Concernant la demande de clarification du CN, voici ce que notre Cour retient : Lors de l’audience, la Cour a demandé aux parties si elles avaient examiné la possibilité que le Code civil du Québec puisse régir certains aspects de cette affaire. C’est en réponse à cette question que le CN a demandé l’occasion de présenter des observations écrites supplémentaires. Il faut souligner qu’en posant cette question, la Cour n’avait pas l’intention d’exprimer une opinion préliminaire sur le sujet, afin de ne pas orienter les parties sur la façon de soutenir leur dossier. Néanmoins, si cela peut être d’une quelconque aide, la question de la Cour ne se limitait pas à un aspect particulier de l’affaire.

•      La Cour fédérale n’a pas donné avis d’une autre question connexe, notamment sur le droit international privé, l’application du Code civil à la lumière de dispositions particulières de la Loi sur les transports au Canada, ou sur toute autre question connexe.

•      Ainsi, sans clarification dans les actes de procédure ou de la Cour fédérale, les parties n’ont pu faire autrement que tenter d’aborder la question.

•      En fin de compte, dans ses motifs exhaustifs, la Cour fédérale a conclu que CSXT était responsable aux termes du Code civil. La Cour fédérale semble avoir supposé que, dans le contexte du droit international privé, le Code civil pouvait s’appliquer à CSXT, une entité étrangère exerçant ses activités à l’extérieur du Canada et n’ayant aucune relation contractuelle ou autre avec ABB Inc.

[7]        Une cour a l’obligation de trancher les dossiers en fonction de l’ensemble du droit applicable. Par conséquent, la Cour fédérale n’a pas commis d’erreur en soulevant avec les parties la question de savoir si elles avaient omis de tenir compte du Code civil.

[8]        Toutefois, pour répondre aux obligations de l’équité procédurale, la Cour fédérale devait être plus précise à propos de ses questionnements, ou faire des propositions précises aux parties afin qu’elles puissent en débattre de façon éclairée. Pour ce faire, elle devait inviter les parties à présenter des observations aux questions particulières qui la préoccupaient par rapport au Code civil dans le cadre du droit international privé et de son application compte tenu des dispositions de la Loi sur les transports au Canada.

[9]        La Cour fédérale n’avait pas à développer de façon très détaillée les questions aux parties. Elle devait seulement signaler les questions avec assez d’explications pour faciliter la présentation des observations. Sur la question de l’équité procédurale dans ce contexte, voir l’arrêt Rodaro v. Royal Bank of Canada (2002), 59 O.R. (3d) 74, 157 O.A.C. 203 (C.A.); les commentaires de la Cour suprême dans l’arrêt R. c. Mian, 2014 CSC 54, [2014] 2 R.C.S. 689 concernant l’équité procédurale dans le cas des nouvelles questions soulevées devant les cours d’appel sont également utiles aux cours de première instance.
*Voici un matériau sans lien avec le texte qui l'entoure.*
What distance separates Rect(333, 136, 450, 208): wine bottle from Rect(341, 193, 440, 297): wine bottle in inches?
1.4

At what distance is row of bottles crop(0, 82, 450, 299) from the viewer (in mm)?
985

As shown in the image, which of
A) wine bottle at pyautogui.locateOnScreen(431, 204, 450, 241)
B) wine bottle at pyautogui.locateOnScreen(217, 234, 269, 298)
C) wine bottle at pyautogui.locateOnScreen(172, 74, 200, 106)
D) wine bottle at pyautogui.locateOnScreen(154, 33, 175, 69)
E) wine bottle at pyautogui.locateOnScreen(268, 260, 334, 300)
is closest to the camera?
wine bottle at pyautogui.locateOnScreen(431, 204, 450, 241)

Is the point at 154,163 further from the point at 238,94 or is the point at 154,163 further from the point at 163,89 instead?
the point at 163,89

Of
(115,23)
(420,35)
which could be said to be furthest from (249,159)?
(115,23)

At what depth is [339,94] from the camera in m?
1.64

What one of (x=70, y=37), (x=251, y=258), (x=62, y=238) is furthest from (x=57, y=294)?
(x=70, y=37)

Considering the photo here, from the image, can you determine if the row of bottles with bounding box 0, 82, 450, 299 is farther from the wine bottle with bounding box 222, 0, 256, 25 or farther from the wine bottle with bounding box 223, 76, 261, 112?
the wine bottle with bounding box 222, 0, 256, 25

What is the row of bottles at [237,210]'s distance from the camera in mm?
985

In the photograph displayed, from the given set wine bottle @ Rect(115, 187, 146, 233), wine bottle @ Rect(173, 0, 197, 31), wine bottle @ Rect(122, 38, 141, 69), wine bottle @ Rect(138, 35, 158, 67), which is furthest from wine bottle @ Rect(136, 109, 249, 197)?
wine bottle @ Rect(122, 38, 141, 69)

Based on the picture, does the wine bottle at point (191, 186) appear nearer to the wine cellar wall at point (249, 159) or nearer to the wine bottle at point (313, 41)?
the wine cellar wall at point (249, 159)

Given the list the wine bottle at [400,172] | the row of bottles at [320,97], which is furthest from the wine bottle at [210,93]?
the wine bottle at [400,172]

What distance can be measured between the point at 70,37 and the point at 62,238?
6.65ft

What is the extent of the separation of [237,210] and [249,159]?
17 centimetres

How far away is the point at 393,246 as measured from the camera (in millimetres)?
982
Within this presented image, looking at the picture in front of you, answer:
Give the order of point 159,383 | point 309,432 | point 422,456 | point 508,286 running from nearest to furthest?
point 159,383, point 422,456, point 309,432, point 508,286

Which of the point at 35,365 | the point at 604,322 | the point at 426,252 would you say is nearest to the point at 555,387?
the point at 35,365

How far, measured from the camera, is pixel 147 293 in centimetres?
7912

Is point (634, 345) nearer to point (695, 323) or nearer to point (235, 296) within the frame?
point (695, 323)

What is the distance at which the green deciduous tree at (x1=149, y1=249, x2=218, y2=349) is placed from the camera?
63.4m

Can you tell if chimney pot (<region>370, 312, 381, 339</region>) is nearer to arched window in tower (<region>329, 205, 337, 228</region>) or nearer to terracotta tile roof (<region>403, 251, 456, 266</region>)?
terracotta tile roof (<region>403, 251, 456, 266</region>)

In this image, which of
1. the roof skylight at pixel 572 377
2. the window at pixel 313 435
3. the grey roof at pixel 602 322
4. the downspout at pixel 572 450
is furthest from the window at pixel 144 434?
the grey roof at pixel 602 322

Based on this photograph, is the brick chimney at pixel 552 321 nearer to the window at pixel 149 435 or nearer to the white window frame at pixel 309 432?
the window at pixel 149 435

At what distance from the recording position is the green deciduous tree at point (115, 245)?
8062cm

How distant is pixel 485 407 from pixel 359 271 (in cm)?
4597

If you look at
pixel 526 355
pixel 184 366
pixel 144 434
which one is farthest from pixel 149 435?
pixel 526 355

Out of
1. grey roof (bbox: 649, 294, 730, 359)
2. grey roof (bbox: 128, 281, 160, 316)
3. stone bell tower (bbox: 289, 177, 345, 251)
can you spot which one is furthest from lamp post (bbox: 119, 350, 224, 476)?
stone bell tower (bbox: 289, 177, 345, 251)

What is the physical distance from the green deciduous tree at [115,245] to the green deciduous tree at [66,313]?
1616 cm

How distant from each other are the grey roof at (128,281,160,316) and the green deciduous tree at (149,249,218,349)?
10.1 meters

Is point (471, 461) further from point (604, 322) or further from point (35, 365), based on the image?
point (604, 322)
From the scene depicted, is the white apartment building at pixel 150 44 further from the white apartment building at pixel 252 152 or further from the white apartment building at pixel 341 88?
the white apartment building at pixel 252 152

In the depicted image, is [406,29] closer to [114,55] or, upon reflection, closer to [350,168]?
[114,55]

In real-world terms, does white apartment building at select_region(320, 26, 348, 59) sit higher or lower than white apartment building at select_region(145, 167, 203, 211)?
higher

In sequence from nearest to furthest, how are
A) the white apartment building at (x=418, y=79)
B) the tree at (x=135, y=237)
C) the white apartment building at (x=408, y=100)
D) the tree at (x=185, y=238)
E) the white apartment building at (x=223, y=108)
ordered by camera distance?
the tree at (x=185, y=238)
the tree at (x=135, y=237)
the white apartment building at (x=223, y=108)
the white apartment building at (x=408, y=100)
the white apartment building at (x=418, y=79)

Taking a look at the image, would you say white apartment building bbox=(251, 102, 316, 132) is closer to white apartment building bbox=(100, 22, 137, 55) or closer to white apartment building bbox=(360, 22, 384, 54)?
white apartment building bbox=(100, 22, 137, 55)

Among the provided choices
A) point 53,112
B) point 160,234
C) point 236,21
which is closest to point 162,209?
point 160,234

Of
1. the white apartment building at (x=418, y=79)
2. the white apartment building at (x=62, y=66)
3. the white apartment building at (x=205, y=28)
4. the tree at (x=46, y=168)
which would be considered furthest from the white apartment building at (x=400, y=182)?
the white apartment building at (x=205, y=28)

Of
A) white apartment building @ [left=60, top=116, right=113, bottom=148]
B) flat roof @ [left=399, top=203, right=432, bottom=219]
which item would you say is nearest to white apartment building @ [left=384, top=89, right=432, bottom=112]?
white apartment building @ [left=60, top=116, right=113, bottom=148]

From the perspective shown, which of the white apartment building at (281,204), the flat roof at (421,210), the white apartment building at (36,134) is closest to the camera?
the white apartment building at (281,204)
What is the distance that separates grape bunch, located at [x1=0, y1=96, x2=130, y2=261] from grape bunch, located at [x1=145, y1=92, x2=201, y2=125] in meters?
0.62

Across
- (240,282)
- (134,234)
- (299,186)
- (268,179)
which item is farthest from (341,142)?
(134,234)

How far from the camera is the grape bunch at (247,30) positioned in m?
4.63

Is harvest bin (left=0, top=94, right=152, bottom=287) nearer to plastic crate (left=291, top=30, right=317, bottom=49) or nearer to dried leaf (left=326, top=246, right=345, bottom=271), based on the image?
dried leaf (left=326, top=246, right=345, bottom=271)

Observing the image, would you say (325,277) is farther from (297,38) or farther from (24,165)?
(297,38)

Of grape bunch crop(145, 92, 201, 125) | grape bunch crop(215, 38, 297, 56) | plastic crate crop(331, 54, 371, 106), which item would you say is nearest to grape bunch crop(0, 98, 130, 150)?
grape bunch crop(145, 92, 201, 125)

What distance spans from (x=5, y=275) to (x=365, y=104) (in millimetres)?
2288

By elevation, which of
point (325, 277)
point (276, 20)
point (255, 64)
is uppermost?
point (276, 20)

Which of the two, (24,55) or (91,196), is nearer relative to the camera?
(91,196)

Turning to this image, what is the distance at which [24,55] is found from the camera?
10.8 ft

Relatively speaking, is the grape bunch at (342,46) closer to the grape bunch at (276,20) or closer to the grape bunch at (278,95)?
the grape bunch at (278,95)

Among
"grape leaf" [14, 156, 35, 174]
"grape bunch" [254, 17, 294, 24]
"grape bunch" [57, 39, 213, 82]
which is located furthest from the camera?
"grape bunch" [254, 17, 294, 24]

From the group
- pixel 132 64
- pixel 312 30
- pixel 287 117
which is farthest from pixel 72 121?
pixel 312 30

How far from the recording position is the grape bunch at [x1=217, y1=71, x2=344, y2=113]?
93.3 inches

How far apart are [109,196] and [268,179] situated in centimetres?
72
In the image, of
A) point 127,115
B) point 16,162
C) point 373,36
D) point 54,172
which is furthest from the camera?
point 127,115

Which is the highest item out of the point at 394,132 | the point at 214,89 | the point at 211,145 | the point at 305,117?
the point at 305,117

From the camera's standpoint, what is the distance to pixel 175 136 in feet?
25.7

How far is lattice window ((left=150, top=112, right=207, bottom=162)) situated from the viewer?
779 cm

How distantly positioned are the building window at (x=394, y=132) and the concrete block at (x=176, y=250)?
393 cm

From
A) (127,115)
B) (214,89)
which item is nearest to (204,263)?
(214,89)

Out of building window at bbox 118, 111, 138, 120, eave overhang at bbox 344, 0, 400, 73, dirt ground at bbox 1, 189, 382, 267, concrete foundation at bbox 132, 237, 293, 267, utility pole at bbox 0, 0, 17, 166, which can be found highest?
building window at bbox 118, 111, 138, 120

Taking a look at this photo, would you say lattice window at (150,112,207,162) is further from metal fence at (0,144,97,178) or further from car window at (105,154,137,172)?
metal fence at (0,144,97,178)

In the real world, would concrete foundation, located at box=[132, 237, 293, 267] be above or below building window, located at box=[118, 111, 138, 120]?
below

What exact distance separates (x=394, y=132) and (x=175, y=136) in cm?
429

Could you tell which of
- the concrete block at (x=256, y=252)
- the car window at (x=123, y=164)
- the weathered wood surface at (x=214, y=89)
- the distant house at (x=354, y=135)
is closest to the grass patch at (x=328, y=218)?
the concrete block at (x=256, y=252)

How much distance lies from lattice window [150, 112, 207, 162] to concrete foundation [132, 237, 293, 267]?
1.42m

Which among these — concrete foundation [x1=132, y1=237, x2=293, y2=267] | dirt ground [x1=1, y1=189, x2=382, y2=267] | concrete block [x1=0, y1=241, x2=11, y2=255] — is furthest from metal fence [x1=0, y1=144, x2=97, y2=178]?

[10]      Considérant les lacunes relatives à l’équité procédurale en l’espèce, nous sommes d’avis que le verdict de la Cour fédérale sur la question de la responsabilité de CSXT n’est pas sûr. Les parties ont tenté de leur mieux d’anticiper les questionnements relatifs au Code civil et aux questions connexes. Malgré cela, les observations des parties sur l’application du Code civil étaient, au mieux, clairsemées et n’abordaient pas la question plus générale du droit international privé. Si la Cour fédérale avait reçu des observations réellement éclairées sur chacune des questions pertinentes, les observations et la décision auraient pu être différentes. Il nous est en effet impossible d’exclure la possibilité que, si la Cour fédérale avait présenté des questions précises aux parties, celles-ci auraient décidé de déposer des éléments de preuve ou des décisions supplémentaires.

[11]      En outre, si les questions en litige entre les parties avaient été complètement définies et claires, CSXT aurait peut-être adopté une approche tactique et de présentation de la preuve différentes en l’espèce. Cela aurait pu avoir une incidence sur l’issue de l’affaire.

[12]      Tant que les parties bénéficient de l’équité procédurale, une cour peut tenir compte de questions en litiges devant être tranchées, même si elles n’ont pas été plaidées : Pinder Jr. c. Canada, 2016 CAF 317; Tervita Corporation c. Commissaire de la concurrence, 2013 CAF 28, [2014] 2 R.C.F. 352, au paragraphe 72, infirmé pour un autre motif, 2015 CSC 3, [2015] 1 R.C.S. 161. Toutefois, maintenant que de nouvelles questions en litige sont soulevées, nous sommes d’avis qu’il est souhaitable que les parties modifient leurs actes de procédure devant la Cour fédérale pour tenir compte de ces questions.

[13]      Par conséquent, nous accueillons l’appel, le tout avec dépens, annulons le jugement de la Cour fédérale contre CSXT et, puisque l’ensemble du recours est entaché de manquement à l’équité procédurale à l’égard de CSXT, nous ordonnons la tenue d’un nouveau procès devant la Cour fédérale, devant un autre juge, relativement à la responsabilité de CSXT et à toute autre question connexe ou qui en découle. La dernière partie de notre jugement est nécessaire, car le juge ayant rendu le jugement de la Cour fédérale a déjà exprimé son avis sur certaines des questions en litige.

[14]      En jugeant cette affaire de nouveau, la Cour fédérale ne doit pas se considérer comme liée ou se laisser influencer, d’une façon ou d’une autre, par les motifs du jugement de la Cour fédérale en l’espèce touchant la responsabilité de CSXT, notamment sur les questions relatives au Code civil et à savoir si le Code civil peut même s’appliquer. Les questions visant CSXT doivent être abordées comme n’ayant pas été tranchées. Elles doivent être examinées avec un regard neuf et indépendant, éclairé par les observations des parties.